**Records in a dataset:**
════════

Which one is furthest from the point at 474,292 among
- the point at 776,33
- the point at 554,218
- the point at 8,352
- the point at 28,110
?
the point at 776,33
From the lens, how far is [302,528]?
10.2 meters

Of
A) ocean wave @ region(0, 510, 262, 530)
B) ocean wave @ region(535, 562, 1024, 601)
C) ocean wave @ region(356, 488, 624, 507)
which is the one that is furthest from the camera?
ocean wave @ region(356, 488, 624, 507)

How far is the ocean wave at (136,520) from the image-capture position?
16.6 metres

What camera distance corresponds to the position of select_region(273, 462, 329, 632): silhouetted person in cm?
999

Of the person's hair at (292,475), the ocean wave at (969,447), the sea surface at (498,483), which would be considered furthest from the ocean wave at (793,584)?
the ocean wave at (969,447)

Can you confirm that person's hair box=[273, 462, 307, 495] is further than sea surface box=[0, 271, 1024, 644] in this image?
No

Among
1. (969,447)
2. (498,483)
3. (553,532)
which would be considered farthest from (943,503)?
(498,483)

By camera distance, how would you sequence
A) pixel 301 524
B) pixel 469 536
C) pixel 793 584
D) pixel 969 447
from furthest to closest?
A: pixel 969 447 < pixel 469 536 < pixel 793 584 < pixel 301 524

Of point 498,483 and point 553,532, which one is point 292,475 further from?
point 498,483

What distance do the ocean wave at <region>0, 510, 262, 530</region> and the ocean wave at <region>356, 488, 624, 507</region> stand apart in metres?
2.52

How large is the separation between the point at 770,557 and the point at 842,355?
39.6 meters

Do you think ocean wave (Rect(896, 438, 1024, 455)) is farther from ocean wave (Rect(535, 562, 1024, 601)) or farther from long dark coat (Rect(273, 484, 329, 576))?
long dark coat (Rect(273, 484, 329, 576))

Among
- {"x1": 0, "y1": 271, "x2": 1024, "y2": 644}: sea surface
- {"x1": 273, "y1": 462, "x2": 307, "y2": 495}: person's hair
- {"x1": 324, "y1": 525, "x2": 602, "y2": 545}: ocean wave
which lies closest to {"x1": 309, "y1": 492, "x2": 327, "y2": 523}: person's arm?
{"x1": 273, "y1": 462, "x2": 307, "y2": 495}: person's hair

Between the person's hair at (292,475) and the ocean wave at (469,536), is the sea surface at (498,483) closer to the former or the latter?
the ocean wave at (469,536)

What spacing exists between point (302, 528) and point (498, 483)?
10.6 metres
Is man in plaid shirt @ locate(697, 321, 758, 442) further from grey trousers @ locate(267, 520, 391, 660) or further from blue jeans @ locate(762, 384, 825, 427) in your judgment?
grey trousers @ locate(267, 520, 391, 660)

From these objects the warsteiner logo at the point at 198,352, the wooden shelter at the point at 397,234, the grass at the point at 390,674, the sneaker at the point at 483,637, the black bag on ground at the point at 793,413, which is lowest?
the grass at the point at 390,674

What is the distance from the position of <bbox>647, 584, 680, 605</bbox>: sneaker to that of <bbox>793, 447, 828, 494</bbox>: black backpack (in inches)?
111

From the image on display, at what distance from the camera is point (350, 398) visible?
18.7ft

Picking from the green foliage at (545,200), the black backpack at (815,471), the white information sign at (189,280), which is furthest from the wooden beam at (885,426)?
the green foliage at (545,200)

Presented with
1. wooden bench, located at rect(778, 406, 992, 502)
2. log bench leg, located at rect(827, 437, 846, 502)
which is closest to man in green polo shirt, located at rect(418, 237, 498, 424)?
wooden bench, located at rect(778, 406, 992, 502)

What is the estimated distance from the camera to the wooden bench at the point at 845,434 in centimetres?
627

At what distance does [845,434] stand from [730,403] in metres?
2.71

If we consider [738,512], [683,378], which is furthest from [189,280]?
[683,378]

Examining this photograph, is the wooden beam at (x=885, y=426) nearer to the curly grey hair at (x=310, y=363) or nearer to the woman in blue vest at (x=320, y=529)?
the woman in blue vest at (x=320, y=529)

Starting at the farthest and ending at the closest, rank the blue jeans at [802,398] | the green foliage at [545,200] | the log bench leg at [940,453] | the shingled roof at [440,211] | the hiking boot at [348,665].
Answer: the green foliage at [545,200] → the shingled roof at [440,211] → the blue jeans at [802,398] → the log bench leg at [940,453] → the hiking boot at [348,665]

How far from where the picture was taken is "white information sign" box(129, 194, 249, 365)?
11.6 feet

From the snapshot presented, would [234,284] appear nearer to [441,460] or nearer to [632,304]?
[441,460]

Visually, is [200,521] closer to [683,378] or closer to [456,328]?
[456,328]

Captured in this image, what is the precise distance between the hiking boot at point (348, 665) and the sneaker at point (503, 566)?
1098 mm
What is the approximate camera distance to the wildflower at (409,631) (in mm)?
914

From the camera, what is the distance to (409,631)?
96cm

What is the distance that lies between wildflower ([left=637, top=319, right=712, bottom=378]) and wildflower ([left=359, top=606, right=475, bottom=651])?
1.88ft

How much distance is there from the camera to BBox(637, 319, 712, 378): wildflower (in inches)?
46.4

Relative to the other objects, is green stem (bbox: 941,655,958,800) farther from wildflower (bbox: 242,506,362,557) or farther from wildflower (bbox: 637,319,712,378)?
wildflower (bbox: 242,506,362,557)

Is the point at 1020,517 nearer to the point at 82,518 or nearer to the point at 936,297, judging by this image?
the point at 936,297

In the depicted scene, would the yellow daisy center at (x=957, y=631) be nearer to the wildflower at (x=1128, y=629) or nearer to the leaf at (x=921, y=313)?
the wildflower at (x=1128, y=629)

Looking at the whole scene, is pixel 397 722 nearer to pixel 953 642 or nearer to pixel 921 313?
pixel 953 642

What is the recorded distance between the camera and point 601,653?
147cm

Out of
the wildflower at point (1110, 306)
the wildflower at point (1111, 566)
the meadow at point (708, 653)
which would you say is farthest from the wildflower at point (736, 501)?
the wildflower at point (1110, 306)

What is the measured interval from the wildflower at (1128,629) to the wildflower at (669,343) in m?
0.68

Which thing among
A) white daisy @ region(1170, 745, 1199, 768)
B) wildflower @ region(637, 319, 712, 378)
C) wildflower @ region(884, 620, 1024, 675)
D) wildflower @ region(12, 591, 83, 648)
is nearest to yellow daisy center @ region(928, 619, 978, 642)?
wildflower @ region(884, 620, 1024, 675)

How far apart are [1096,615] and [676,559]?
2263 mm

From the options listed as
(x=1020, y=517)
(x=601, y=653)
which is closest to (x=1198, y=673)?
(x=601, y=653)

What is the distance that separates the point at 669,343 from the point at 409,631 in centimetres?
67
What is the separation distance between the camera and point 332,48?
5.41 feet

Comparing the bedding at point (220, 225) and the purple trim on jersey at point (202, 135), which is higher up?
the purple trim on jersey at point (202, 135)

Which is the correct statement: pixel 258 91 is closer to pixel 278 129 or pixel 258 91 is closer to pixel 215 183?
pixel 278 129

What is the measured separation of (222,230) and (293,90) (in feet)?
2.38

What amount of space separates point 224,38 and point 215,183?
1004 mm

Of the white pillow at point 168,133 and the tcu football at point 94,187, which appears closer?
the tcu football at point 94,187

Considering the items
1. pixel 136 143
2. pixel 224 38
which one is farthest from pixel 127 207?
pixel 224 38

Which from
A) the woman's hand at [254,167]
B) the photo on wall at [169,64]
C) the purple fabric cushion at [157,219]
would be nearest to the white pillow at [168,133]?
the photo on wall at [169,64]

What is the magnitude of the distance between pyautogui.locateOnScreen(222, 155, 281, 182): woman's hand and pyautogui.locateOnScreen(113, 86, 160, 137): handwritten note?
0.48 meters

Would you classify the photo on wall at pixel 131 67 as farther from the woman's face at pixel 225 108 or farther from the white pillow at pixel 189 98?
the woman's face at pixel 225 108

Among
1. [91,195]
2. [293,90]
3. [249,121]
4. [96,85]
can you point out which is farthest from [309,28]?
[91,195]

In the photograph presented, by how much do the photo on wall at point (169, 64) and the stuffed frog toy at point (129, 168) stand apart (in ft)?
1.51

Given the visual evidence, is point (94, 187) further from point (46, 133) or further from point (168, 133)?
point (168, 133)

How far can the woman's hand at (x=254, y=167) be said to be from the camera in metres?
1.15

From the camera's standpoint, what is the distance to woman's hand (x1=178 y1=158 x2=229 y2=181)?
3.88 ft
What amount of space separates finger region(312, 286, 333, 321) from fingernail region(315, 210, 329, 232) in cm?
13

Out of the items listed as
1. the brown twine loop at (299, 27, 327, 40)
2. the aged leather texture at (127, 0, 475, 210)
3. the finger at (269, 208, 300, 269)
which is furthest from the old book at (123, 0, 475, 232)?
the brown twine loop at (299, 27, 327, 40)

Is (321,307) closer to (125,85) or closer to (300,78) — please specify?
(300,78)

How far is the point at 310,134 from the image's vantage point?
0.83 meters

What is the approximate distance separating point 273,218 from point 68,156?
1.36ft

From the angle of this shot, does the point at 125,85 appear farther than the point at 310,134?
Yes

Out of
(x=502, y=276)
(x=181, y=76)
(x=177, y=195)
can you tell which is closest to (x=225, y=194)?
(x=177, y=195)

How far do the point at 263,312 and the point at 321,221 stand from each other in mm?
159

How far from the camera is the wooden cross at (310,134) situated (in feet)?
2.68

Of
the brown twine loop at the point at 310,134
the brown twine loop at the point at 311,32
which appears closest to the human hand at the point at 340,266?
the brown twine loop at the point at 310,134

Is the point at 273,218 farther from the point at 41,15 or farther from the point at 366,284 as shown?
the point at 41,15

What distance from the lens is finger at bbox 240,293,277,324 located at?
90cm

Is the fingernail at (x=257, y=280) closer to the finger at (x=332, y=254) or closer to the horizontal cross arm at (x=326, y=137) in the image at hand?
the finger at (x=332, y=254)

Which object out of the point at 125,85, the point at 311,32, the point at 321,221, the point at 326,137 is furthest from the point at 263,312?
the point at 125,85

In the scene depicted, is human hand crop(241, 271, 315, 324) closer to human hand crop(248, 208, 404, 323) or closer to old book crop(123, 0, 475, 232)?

════════

**Written exercise:** Please copy out the data word for word, from its first line through the line that contains "10.2 meters", with that line included.

**Exercise response:**
Which one is furthest from the point at 474,292 among
- the point at 776,33
- the point at 554,218
- the point at 8,352
- the point at 28,110
?
the point at 776,33
From the lens, how far is [302,528]?
10.2 meters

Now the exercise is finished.